Even Tor Project itself warns against installing add-ons or plugins, saying:
“We do not recommend installing additional add-ons or plugins into Tor browser.
Plugins or addons may bypass Tor or compromise your privacy. Tor Browser already comes with HTTPS Everywhere, NoScript and other patches to protect your privacy and security.”
Additionally, extensions can make your fingerprint more unique and lead to cross-website tracking.
4. Don’t access your clearnet accounts on Tor
Accessing your clearnet accounts via Tor, entering any PII, or using your phone number for 2FA may link to your real identity.
5. Use Tor with a VPN
Is Tor browser safe without a VPN?
As you can see, Tor actually has quite a few vulnerabilities. Luckily, some of them can be mitigated and sometimes even completely eradicated by using a good VPN.
Namely, using a VPN will do two things: hide your real IP address and encrypt your data. This solves two of the problems – Tor leaking your IP address and the unencrypted connection between the exit node and the destination server.
There are two ways you can connect Tor with a VPN. Both have their advantages, but also some disadvantages you should know about.
The first is to use a VPN over Tor. This requires you to connect via Tor and encrypt the data as it gets routed through the entry node. Thus, it is the more complicated of the two methods.
The advantages of this method are:
- It filters all your traffic through Tor, even programs that aren’t compatible.
- You can choose your server location, or the exit node location, using the “ExitNodes” option in Tor.
- You can avoid blocked exit nodes and reduce the risk of no Internet connection.

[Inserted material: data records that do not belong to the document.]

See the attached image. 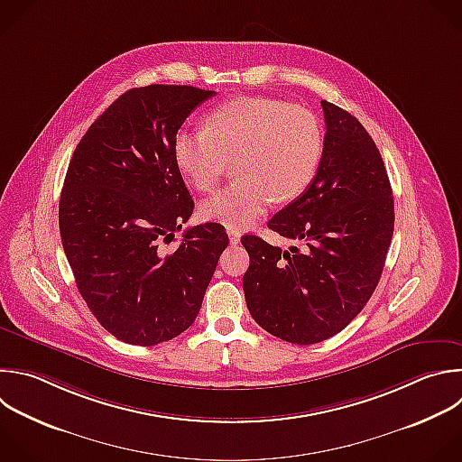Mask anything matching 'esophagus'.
I'll return each mask as SVG.
<instances>
[{"label": "esophagus", "instance_id": "esophagus-1", "mask_svg": "<svg viewBox=\"0 0 462 462\" xmlns=\"http://www.w3.org/2000/svg\"><path fill=\"white\" fill-rule=\"evenodd\" d=\"M228 239H230V245H237L241 241V232L236 228H228Z\"/></svg>", "mask_w": 462, "mask_h": 462}]
</instances>
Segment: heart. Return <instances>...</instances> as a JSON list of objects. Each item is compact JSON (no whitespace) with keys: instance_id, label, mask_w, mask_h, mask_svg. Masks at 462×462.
<instances>
[{"instance_id":"obj_1","label":"heart","mask_w":462,"mask_h":462,"mask_svg":"<svg viewBox=\"0 0 462 462\" xmlns=\"http://www.w3.org/2000/svg\"><path fill=\"white\" fill-rule=\"evenodd\" d=\"M325 135L319 119L270 97H237L205 117V130H180L174 162L201 192L212 190L234 162L236 183L199 207L201 217L228 228L252 225L275 201L299 199L321 167Z\"/></svg>"}]
</instances>
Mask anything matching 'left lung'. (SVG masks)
Segmentation results:
<instances>
[{"instance_id": "left-lung-1", "label": "left lung", "mask_w": 462, "mask_h": 462, "mask_svg": "<svg viewBox=\"0 0 462 462\" xmlns=\"http://www.w3.org/2000/svg\"><path fill=\"white\" fill-rule=\"evenodd\" d=\"M327 123L321 167L310 189L268 228L299 245L281 250L243 236V277L254 321L272 336L314 345L339 334L365 309L393 236V196L374 139L341 106L321 101Z\"/></svg>"}]
</instances>
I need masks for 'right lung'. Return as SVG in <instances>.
I'll return each instance as SVG.
<instances>
[{
	"instance_id": "obj_1",
	"label": "right lung",
	"mask_w": 462,
	"mask_h": 462,
	"mask_svg": "<svg viewBox=\"0 0 462 462\" xmlns=\"http://www.w3.org/2000/svg\"><path fill=\"white\" fill-rule=\"evenodd\" d=\"M214 90L148 85L119 96L78 143L60 199V234L78 290L123 343L178 337L201 310L228 236L192 226L172 254L194 201L174 162V137Z\"/></svg>"
}]
</instances>
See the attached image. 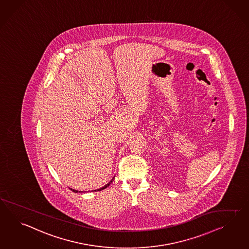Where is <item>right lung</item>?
<instances>
[{"mask_svg": "<svg viewBox=\"0 0 249 249\" xmlns=\"http://www.w3.org/2000/svg\"><path fill=\"white\" fill-rule=\"evenodd\" d=\"M114 178H112V179H111V180H110V181H109V182H108V183H107V184L105 185V186H104V187H102V188H101V189H98V190H94V192H96V191H102V190H104V189H106V188H107V187H108L109 185L111 184V183H112V182H113V180H114ZM71 191H72V192H77V191H76V190H72V189H71Z\"/></svg>", "mask_w": 249, "mask_h": 249, "instance_id": "right-lung-1", "label": "right lung"}]
</instances>
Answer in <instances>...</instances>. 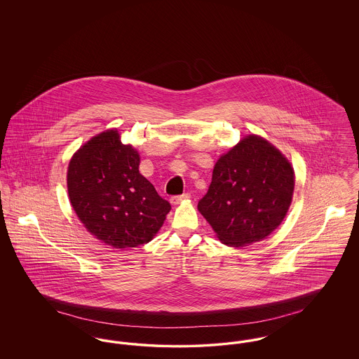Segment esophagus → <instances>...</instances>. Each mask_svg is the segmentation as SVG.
Here are the masks:
<instances>
[{
    "instance_id": "esophagus-1",
    "label": "esophagus",
    "mask_w": 359,
    "mask_h": 359,
    "mask_svg": "<svg viewBox=\"0 0 359 359\" xmlns=\"http://www.w3.org/2000/svg\"><path fill=\"white\" fill-rule=\"evenodd\" d=\"M189 196H191V194H183V195H176V196H172L171 198V203L172 205H179L180 202H183V201H187L189 199Z\"/></svg>"
}]
</instances>
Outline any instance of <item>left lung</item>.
<instances>
[{"mask_svg":"<svg viewBox=\"0 0 359 359\" xmlns=\"http://www.w3.org/2000/svg\"><path fill=\"white\" fill-rule=\"evenodd\" d=\"M293 187L290 161L252 135L217 161L198 210L223 243L246 246L266 238L283 222Z\"/></svg>","mask_w":359,"mask_h":359,"instance_id":"1","label":"left lung"}]
</instances>
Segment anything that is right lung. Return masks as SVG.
Returning <instances> with one entry per match:
<instances>
[{
  "mask_svg": "<svg viewBox=\"0 0 359 359\" xmlns=\"http://www.w3.org/2000/svg\"><path fill=\"white\" fill-rule=\"evenodd\" d=\"M138 165L137 151L114 129L93 137L69 161L67 187L78 218L116 249L148 243L171 210Z\"/></svg>",
  "mask_w": 359,
  "mask_h": 359,
  "instance_id": "right-lung-1",
  "label": "right lung"
}]
</instances>
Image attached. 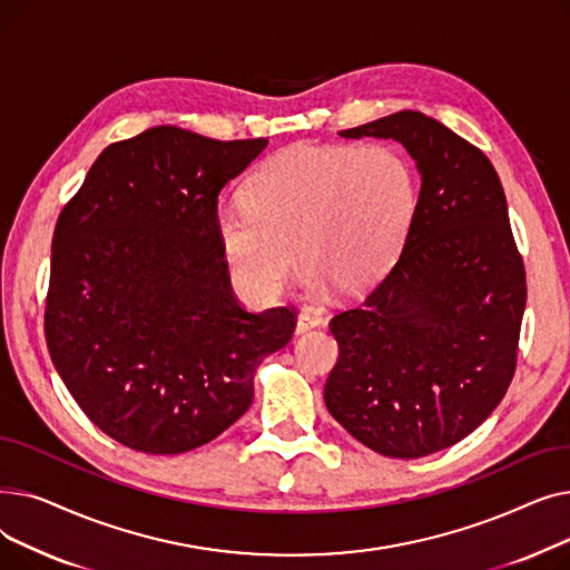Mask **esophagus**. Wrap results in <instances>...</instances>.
<instances>
[{"label": "esophagus", "mask_w": 570, "mask_h": 570, "mask_svg": "<svg viewBox=\"0 0 570 570\" xmlns=\"http://www.w3.org/2000/svg\"><path fill=\"white\" fill-rule=\"evenodd\" d=\"M323 323V318H321V314L318 312H314V309H303L301 314H297V321H295V333L301 335V333H307V331H312V327H318Z\"/></svg>", "instance_id": "34e87169"}]
</instances>
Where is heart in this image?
<instances>
[{
	"instance_id": "b5f03b06",
	"label": "heart",
	"mask_w": 570,
	"mask_h": 570,
	"mask_svg": "<svg viewBox=\"0 0 570 570\" xmlns=\"http://www.w3.org/2000/svg\"><path fill=\"white\" fill-rule=\"evenodd\" d=\"M247 205H226L215 233L233 277L254 295L284 284L293 247L305 282L361 291L391 267L409 237L417 183L387 145H295L247 179Z\"/></svg>"
}]
</instances>
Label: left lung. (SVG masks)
I'll return each mask as SVG.
<instances>
[{
	"label": "left lung",
	"mask_w": 570,
	"mask_h": 570,
	"mask_svg": "<svg viewBox=\"0 0 570 570\" xmlns=\"http://www.w3.org/2000/svg\"><path fill=\"white\" fill-rule=\"evenodd\" d=\"M340 136L402 142L421 194L395 265L331 321L325 406L372 451L425 458L483 425L511 385L524 263L494 166L455 131L400 110Z\"/></svg>",
	"instance_id": "obj_1"
}]
</instances>
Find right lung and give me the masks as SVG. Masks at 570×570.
<instances>
[{"mask_svg":"<svg viewBox=\"0 0 570 570\" xmlns=\"http://www.w3.org/2000/svg\"><path fill=\"white\" fill-rule=\"evenodd\" d=\"M265 145L153 127L108 145L57 219L52 365L89 421L134 451L217 439L249 409L263 357L293 337L295 309L235 301L215 233L219 191Z\"/></svg>","mask_w":570,"mask_h":570,"instance_id":"obj_1","label":"right lung"}]
</instances>
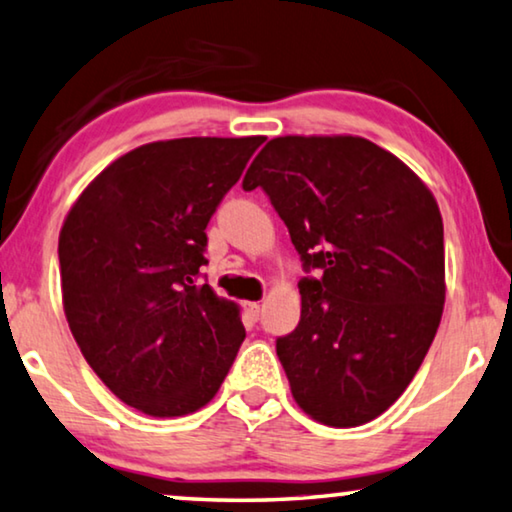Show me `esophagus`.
Here are the masks:
<instances>
[{"instance_id": "1", "label": "esophagus", "mask_w": 512, "mask_h": 512, "mask_svg": "<svg viewBox=\"0 0 512 512\" xmlns=\"http://www.w3.org/2000/svg\"><path fill=\"white\" fill-rule=\"evenodd\" d=\"M242 307L249 321H258V316H261V305H258V302H244Z\"/></svg>"}]
</instances>
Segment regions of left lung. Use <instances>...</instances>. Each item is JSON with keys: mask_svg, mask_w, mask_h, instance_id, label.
Here are the masks:
<instances>
[{"mask_svg": "<svg viewBox=\"0 0 512 512\" xmlns=\"http://www.w3.org/2000/svg\"><path fill=\"white\" fill-rule=\"evenodd\" d=\"M261 187L305 272L277 355L295 402L330 427L365 425L416 376L446 300L443 219L395 154L355 136L274 138L242 189Z\"/></svg>", "mask_w": 512, "mask_h": 512, "instance_id": "1", "label": "left lung"}]
</instances>
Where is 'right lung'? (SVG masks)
Listing matches in <instances>:
<instances>
[{"label": "right lung", "mask_w": 512, "mask_h": 512, "mask_svg": "<svg viewBox=\"0 0 512 512\" xmlns=\"http://www.w3.org/2000/svg\"><path fill=\"white\" fill-rule=\"evenodd\" d=\"M263 136L175 138L113 161L59 233L69 328L96 376L154 418L217 395L244 342L233 302L201 284L212 214Z\"/></svg>", "instance_id": "add662e5"}]
</instances>
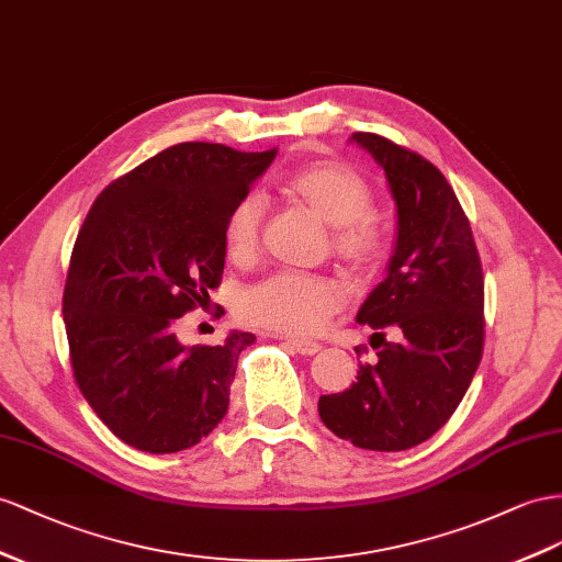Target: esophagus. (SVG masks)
Returning <instances> with one entry per match:
<instances>
[{
  "label": "esophagus",
  "instance_id": "34e87169",
  "mask_svg": "<svg viewBox=\"0 0 562 562\" xmlns=\"http://www.w3.org/2000/svg\"><path fill=\"white\" fill-rule=\"evenodd\" d=\"M284 344H286V347H292L294 351L304 353V356H313V353H318V351H321V344L308 341V339H296V337H290V339H284Z\"/></svg>",
  "mask_w": 562,
  "mask_h": 562
}]
</instances>
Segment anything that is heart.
<instances>
[{
    "label": "heart",
    "mask_w": 562,
    "mask_h": 562,
    "mask_svg": "<svg viewBox=\"0 0 562 562\" xmlns=\"http://www.w3.org/2000/svg\"><path fill=\"white\" fill-rule=\"evenodd\" d=\"M282 192L294 204L329 223V249L353 276H372L386 254L380 223L372 218L370 182L341 161H323L292 172ZM263 206L256 194H244L227 211L223 244L235 263H251L261 251ZM344 304V290L329 278L306 272H278L239 296L241 321L268 333L306 337L318 333Z\"/></svg>",
    "instance_id": "obj_1"
}]
</instances>
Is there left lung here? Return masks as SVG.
I'll return each mask as SVG.
<instances>
[{
	"label": "left lung",
	"mask_w": 562,
	"mask_h": 562,
	"mask_svg": "<svg viewBox=\"0 0 562 562\" xmlns=\"http://www.w3.org/2000/svg\"><path fill=\"white\" fill-rule=\"evenodd\" d=\"M353 139L386 172L398 233L384 282L356 315L382 349L349 390L321 396L318 413L358 449L406 451L449 423L482 361L484 276L468 215L439 168L375 133ZM386 331L400 339L386 342Z\"/></svg>",
	"instance_id": "8db88e82"
}]
</instances>
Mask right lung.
<instances>
[{
    "label": "right lung",
    "mask_w": 562,
    "mask_h": 562,
    "mask_svg": "<svg viewBox=\"0 0 562 562\" xmlns=\"http://www.w3.org/2000/svg\"><path fill=\"white\" fill-rule=\"evenodd\" d=\"M276 154L172 144L113 180L80 227L64 290L70 368L99 420L137 451L190 449L227 413L256 337L182 347L176 329L221 284L225 215Z\"/></svg>",
    "instance_id": "obj_1"
}]
</instances>
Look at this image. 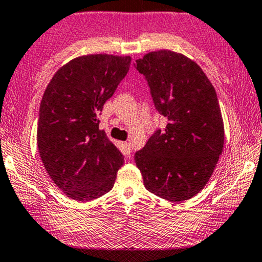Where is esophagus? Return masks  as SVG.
<instances>
[{
	"label": "esophagus",
	"instance_id": "obj_1",
	"mask_svg": "<svg viewBox=\"0 0 262 262\" xmlns=\"http://www.w3.org/2000/svg\"><path fill=\"white\" fill-rule=\"evenodd\" d=\"M123 152H125V155L131 154V143L130 142H123Z\"/></svg>",
	"mask_w": 262,
	"mask_h": 262
}]
</instances>
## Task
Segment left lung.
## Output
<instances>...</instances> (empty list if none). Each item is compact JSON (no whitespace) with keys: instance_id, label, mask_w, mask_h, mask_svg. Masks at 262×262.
<instances>
[{"instance_id":"obj_1","label":"left lung","mask_w":262,"mask_h":262,"mask_svg":"<svg viewBox=\"0 0 262 262\" xmlns=\"http://www.w3.org/2000/svg\"><path fill=\"white\" fill-rule=\"evenodd\" d=\"M155 107L167 119L135 154L143 185L167 201L190 200L205 187L224 150V121L212 83L195 61L170 50L136 60Z\"/></svg>"}]
</instances>
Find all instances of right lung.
Wrapping results in <instances>:
<instances>
[{"label": "right lung", "instance_id": "1", "mask_svg": "<svg viewBox=\"0 0 262 262\" xmlns=\"http://www.w3.org/2000/svg\"><path fill=\"white\" fill-rule=\"evenodd\" d=\"M130 64V56H81L63 64L45 90L38 151L47 173L70 199L90 201L114 187L123 156L98 128L97 116Z\"/></svg>", "mask_w": 262, "mask_h": 262}]
</instances>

- It will encrypt your data before entering or exiting Tor network and that way protects you against malicious exit nodes.
Here are the disadvantages of using a VPN over Tor:
- You’ll be unable to access .onion sites and hidden services on Tor. Unfortunately, this is often the main point of using Tor in the first place.
- Your Internet Service Provider might be able to see that you are using Tor to connect to the Internet. However, you can circumvent this by using a Tor bridge.
The second, easier method, is to use Tor over VPN.
The advantages of this method are:
- The VPN will hide your real IP, which means that your ISP will be oblivious to you using Tor.
- Tor will remain accessible. .Onion sites and hidden services will be inaccessible if you use a VPN over Tor. However, with this method, that’s not the case if you are using a VPN as the entry node.
- It’s much easier to set up. All you need to do is activate the VPN first and then start using Tor.
There are disadvantages of using Tor in combo with a VPN and they are mostly related to the exit nodes:
- You’re vulnerable if the VPN connection drops and your data could be exposed to the ISP.
- It’s also possible to be left unable to connect to the Internet if your exit node is blocked.
- Exit nodes will be unencrypted and you can be tracked by the ISP of the exit node.
As you can see, Tor is not the ultimate online privacy and security solution. It has flaws, but you can address most of them by being smart when you use Tor and especially by using a VPN.
Once you start doing that, the answer to the question we posed “is Tor safe from viruses?” suddenly becomes a more clear “Yes”.